Portant ma tente en bandoulière, je quitte la cascade de Misol-Ha, située à 20 kilomètres de Palenque, très impressionnante, et je marche le long de la route. Tandis que je m’arrête pour souffler, un groupe de dindons vient à moi. Ils ont une manière très drôle de bouger leur cou, et, à un moment, la majorité d’entre eux a la tête pointée du même côté. Et, un peu plus loin, la pancarte aperçue en passant avec le bus confirme en effet ce que j’avais cru voir: “Balneario - Centro eco-turistico Otulum”.
Une bifurcation signale l’entrée d’un village, celui de Adolfo Ruiz Cortinez. Je m’engage sur cette route, et je croise des gens, du village, je présume. On m’explique que le centre écotouristique se trouve au niveau de la “Casa ejidal” (ou maison de l’”Ejido”, une forme de gestion collective des terres issue de la révolution). Je finis par la trouver, non sans mal, passe à côté d’une école, puis, en coupant, atterrit dans une clairière, avec une maisonnette, et, non loin, une rivière.
Pendant que je contemple le lieu, un jeune adulte arrive près de la maisonnette. C’est Emilio, il m’explique que je peux sans problèmes camper ici, (en payant 50 pesos) et me mettre où je veux. Il me montre quelques unes des peintures qu’il a réalisées à ses heures perdues. Je fais la connaissance de son père, Cristobal, ainsi que d’un de ses neveux, apellé aussi Cristobal, avant de planter la tente.

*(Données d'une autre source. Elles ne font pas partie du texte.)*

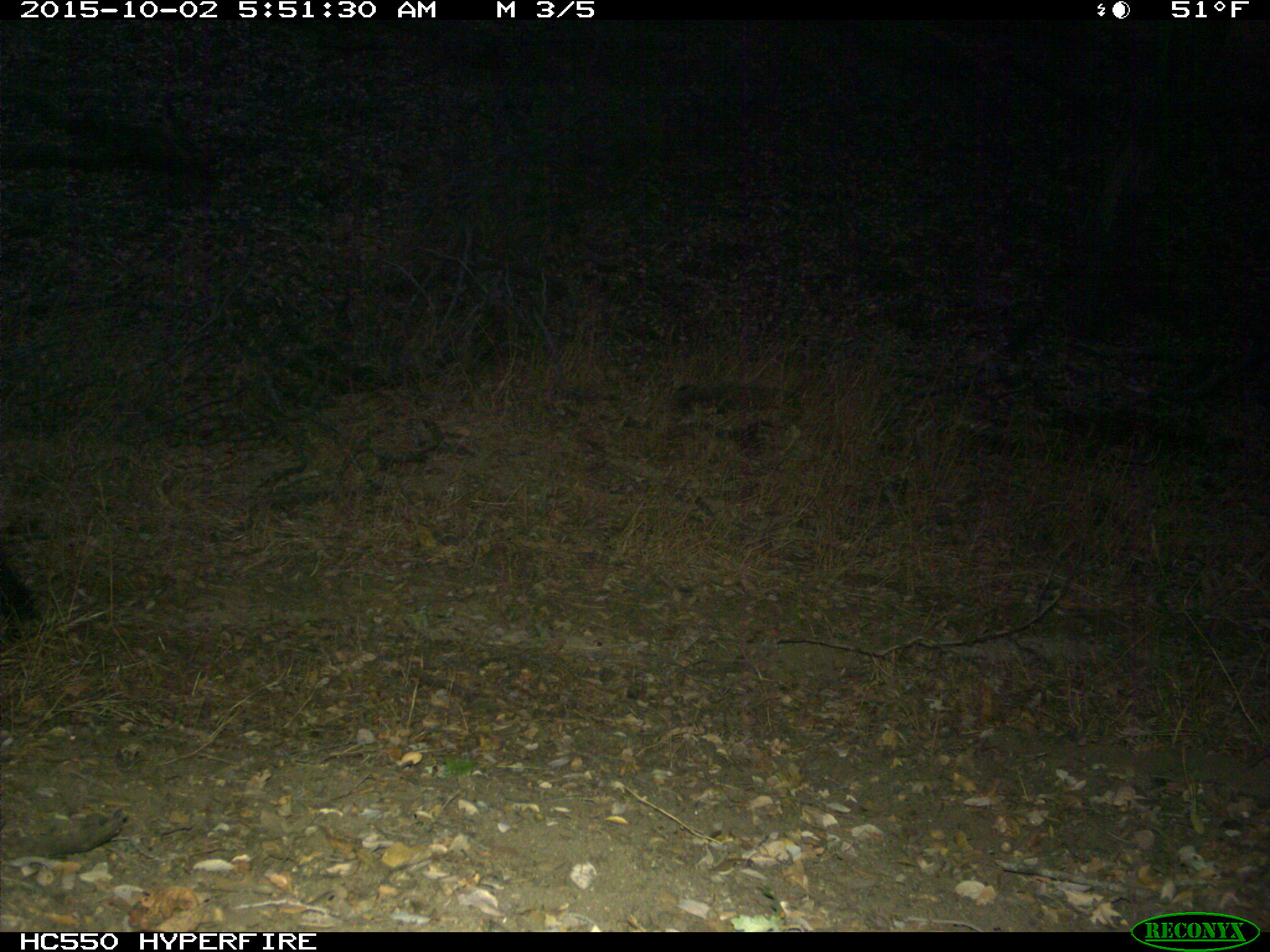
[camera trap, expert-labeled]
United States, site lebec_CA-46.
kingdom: Animalia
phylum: Chordata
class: Mammalia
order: Artiodactyla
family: Suidae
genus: Sus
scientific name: Sus scrofa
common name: wild boar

Le programme de l’après-midi est vite fait: Cristobal enfant m’enmène découvrir une cascade liée à cette rivière mais qui se cache un peu plus loin dans la nature. En revenant de là, un iguane d’un bon mètre saute dans la rivière, et s’enfuit dans la direction opposée à nous. Plus tard, j’observerai un couple de singes hurleurs, se déplaçant en toute tranquillité dans les branches au-dessus de nous. Nous sommes aux abords de la jungle “Lacandone”, une zone connue pour sa diversité en espèces animales.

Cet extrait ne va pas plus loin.